PROBLEM DESCRIPTION: Copy out the entire listing, keeping each line exactly as it is.

#####

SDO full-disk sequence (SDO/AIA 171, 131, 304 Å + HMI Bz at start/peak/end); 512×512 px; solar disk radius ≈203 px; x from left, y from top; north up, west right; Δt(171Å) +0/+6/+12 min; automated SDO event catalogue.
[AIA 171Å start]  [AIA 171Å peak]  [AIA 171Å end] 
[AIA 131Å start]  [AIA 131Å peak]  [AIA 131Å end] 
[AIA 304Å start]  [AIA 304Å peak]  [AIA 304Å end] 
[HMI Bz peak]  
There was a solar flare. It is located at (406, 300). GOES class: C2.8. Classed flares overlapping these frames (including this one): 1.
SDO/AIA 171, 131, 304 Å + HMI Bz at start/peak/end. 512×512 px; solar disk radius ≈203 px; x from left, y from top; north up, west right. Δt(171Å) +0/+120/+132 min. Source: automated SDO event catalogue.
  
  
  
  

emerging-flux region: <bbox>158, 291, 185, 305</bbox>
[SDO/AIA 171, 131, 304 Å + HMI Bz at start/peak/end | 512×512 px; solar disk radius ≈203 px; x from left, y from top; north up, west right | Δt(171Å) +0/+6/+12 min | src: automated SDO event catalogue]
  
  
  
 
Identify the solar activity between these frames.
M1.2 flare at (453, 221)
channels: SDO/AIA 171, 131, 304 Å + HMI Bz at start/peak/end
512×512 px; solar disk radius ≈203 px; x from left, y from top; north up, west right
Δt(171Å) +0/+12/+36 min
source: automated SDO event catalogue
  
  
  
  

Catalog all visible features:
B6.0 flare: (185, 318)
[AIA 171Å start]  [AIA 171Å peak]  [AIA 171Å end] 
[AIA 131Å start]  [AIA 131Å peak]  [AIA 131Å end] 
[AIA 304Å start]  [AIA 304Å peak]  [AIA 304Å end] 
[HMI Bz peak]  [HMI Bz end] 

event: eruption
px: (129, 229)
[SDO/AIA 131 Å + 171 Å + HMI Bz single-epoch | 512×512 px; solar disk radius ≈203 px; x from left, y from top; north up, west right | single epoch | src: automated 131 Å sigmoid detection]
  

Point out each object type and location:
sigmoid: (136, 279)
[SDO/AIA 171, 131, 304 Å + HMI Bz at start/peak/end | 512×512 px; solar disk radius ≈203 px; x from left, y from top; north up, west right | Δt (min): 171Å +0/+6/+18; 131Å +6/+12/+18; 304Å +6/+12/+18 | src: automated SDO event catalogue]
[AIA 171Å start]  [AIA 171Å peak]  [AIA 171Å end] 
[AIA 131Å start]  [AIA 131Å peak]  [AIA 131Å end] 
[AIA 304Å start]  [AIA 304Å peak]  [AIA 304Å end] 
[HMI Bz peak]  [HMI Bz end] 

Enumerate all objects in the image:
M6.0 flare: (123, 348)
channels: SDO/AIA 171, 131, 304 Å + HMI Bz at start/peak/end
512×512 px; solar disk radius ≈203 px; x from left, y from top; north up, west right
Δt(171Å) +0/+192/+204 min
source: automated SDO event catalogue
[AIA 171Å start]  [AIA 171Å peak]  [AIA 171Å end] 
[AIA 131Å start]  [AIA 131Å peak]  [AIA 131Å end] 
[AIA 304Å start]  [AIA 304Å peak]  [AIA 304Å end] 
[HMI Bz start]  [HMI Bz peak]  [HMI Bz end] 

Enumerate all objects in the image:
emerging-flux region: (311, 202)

#####

OUTPUT BELOW:
SDO full-disk sequence (SDO/AIA 171, 131, 304 Å + HMI Bz at start/peak/end); 512×512 px; solar disk radius ≈203 px; x from left, y from top; north up, west right; Δt(171Å) +0/+6/+12 min; automated SDO event catalogue.
[AIA 171Å start]  [AIA 171Å peak]  [AIA 171Å end] 
[AIA 131Å start]  [AIA 131Å peak]  [AIA 131Å end] 
[AIA 304Å start]  [AIA 304Å peak]  [AIA 304Å end] 
[HMI Bz peak]  
There was a solar flare. It is located at (406, 300). GOES class: C2.8. Classed flares overlapping these frames (including this one): 1.
SDO/AIA 171, 131, 304 Å + HMI Bz at start/peak/end. 512×512 px; solar disk radius ≈203 px; x from left, y from top; north up, west right. Δt(171Å) +0/+120/+132 min. Source: automated SDO event catalogue.
  
  
  
  

emerging-flux region: <bbox>158, 291, 185, 305</bbox>
[SDO/AIA 171, 131, 304 Å + HMI Bz at start/peak/end | 512×512 px; solar disk radius ≈203 px; x from left, y from top; north up, west right | Δt(171Å) +0/+6/+12 min | src: automated SDO event catalogue]
  
  
  
 
Identify the solar activity between these frames.
M1.2 flare at (453, 221)
channels: SDO/AIA 171, 131, 304 Å + HMI Bz at start/peak/end
512×512 px; solar disk radius ≈203 px; x from left, y from top; north up, west right
Δt(171Å) +0/+12/+36 min
source: automated SDO event catalogue
  
  
  
  

Catalog all visible features:
B6.0 flare: (185, 318)
[AIA 171Å start]  [AIA 171Å peak]  [AIA 171Å end] 
[AIA 131Å start]  [AIA 131Å peak]  [AIA 131Å end] 
[AIA 304Å start]  [AIA 304Å peak]  [AIA 304Å end] 
[HMI Bz peak]  [HMI Bz end] 

event: eruption
px: (129, 229)
[SDO/AIA 131 Å + 171 Å + HMI Bz single-epoch | 512×512 px; solar disk radius ≈203 px; x from left, y from top; north up, west right | single epoch | src: automated 131 Å sigmoid detection]
  

Point out each object type and location:
sigmoid: (136, 279)
[SDO/AIA 171, 131, 304 Å + HMI Bz at start/peak/end | 512×512 px; solar disk radius ≈203 px; x from left, y from top; north up, west right | Δt (min): 171Å +0/+6/+18; 131Å +6/+12/+18; 304Å +6/+12/+18 | src: automated SDO event catalogue]
[AIA 171Å start]  [AIA 171Å peak]  [AIA 171Å end] 
[AIA 131Å start]  [AIA 131Å peak]  [AIA 131Å end] 
[AIA 304Å start]  [AIA 304Å peak]  [AIA 304Å end] 
[HMI Bz peak]  [HMI Bz end] 

Enumerate all objects in the image:
M6.0 flare: (123, 348)
channels: SDO/AIA 171, 131, 304 Å + HMI Bz at start/peak/end
512×512 px; solar disk radius ≈203 px; x from left, y from top; north up, west right
Δt(171Å) +0/+192/+204 min
source: automated SDO event catalogue
[AIA 171Å start]  [AIA 171Å peak]  [AIA 171Å end] 
[AIA 131Å start]  [AIA 131Å peak]  [AIA 131Å end] 
[AIA 304Å start]  [AIA 304Å peak]  [AIA 304Å end] 
[HMI Bz start]  [HMI Bz peak]  [HMI Bz end] 

Enumerate all objects in the image:
emerging-flux region: (311, 202)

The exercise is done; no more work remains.